Passage provided ▸
-----

What Do You Do When You Are Afraid?
Speaker: Bonnie Sala | Series: Guidelines For Living | Fear not, for I am with you; be not dismayed, for I am your God; I will strengthen you, I will help you, I will uphold you with my righteous right hand. Isaiah 41:10
What do you do when you are afraid? That is the question that Andrew Brunson asks. Brunson is a soft-spoken man with a kind-looking face. He is also a man that knows something about fear. Brunson is an American pastor who was unjustly imprisoned by the Turkish government for two years, held as a political pawn on outlandish, false charges. Under three life sentences, he sometimes suffered in solitary confinement and at other times he was jammed in cells that were crowded to double capacity. Brunson was the only non-Muslim. Conditions alternated between brain-boiling hot in the summer and mind-numbing freezing cold in winter.
Here is a man who can tell you about persecution for his faith. Here is a man who has lived it. When he talks of fear, you want to hear what he has to say, what helped him through this terrifying ordeal.

-----

Dataset entries ▸

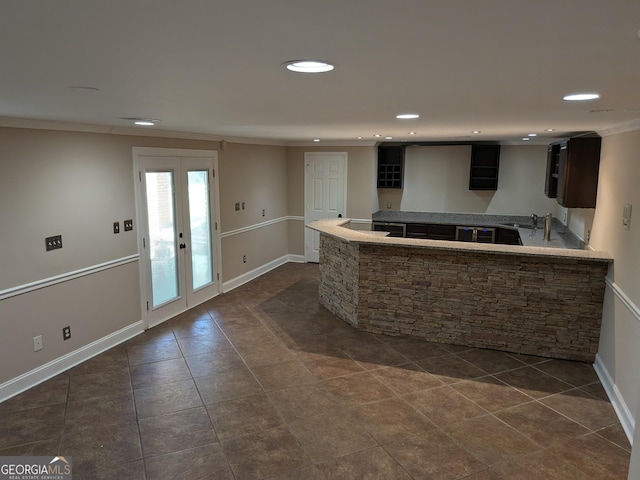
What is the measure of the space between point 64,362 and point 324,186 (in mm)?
5087

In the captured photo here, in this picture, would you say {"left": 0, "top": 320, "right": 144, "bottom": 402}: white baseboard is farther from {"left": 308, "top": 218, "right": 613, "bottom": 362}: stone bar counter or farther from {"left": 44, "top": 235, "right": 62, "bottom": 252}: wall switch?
{"left": 308, "top": 218, "right": 613, "bottom": 362}: stone bar counter

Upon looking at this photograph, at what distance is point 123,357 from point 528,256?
405 cm

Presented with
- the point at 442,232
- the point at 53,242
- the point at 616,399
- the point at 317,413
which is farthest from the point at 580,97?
the point at 442,232

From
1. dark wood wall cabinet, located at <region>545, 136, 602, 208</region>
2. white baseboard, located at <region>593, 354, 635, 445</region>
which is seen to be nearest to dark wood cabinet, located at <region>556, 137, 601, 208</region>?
dark wood wall cabinet, located at <region>545, 136, 602, 208</region>

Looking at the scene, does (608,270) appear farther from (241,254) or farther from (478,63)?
(241,254)

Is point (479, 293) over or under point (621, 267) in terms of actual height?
under

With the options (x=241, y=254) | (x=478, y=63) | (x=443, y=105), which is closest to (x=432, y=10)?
(x=478, y=63)

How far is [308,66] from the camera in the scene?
162 cm

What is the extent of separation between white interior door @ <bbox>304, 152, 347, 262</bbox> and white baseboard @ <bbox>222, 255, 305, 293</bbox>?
0.50 metres

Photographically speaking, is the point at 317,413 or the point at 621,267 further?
the point at 621,267

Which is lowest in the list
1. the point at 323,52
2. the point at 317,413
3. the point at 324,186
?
the point at 317,413

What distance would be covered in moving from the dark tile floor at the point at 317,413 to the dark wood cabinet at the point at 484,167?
13.5 ft

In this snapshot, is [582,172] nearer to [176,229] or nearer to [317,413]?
[317,413]

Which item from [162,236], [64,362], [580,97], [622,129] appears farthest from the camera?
[162,236]
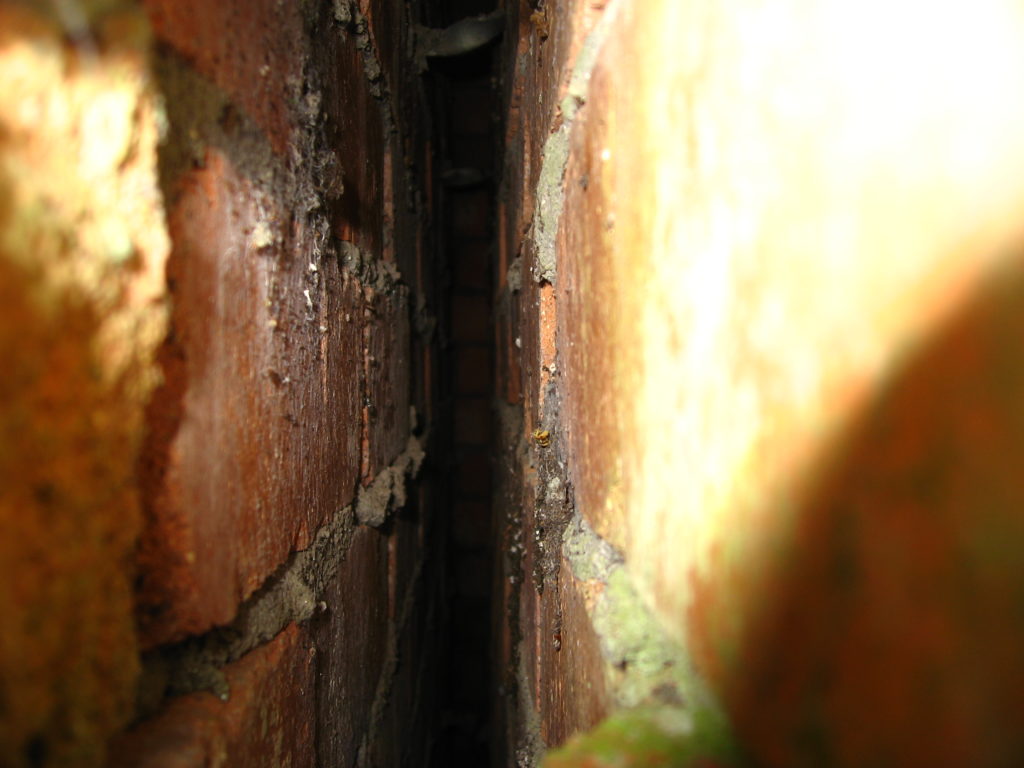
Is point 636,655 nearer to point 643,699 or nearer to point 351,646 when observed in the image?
point 643,699

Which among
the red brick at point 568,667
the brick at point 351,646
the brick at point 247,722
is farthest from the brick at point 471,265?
the brick at point 247,722

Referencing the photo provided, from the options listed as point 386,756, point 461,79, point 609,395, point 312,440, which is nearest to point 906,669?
point 609,395

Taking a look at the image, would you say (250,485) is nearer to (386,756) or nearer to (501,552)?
(386,756)

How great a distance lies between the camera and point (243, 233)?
0.53 m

-----

Instructions to follow ▸ Copy the article on fear word for word, from "Speaker: Bonnie Sala" to "cold in winter.".

Completed exercise ▸
Speaker: Bonnie Sala | Series: Guidelines For Living | Fear not, for I am with you; be not dismayed, for I am your God; I will strengthen you, I will help you, I will uphold you with my righteous right hand. Isaiah 41:10
What do you do when you are afraid? That is the question that Andrew Brunson asks. Brunson is a soft-spoken man with a kind-looking face. He is also a man that knows something about fear. Brunson is an American pastor who was unjustly imprisoned by the Turkish government for two years, held as a political pawn on outlandish, false charges. Under three life sentences, he sometimes suffered in solitary confinement and at other times he was jammed in cells that were crowded to double capacity. Brunson was the only non-Muslim. Conditions alternated between brain-boiling hot in the summer and mind-numbing freezing cold in winter.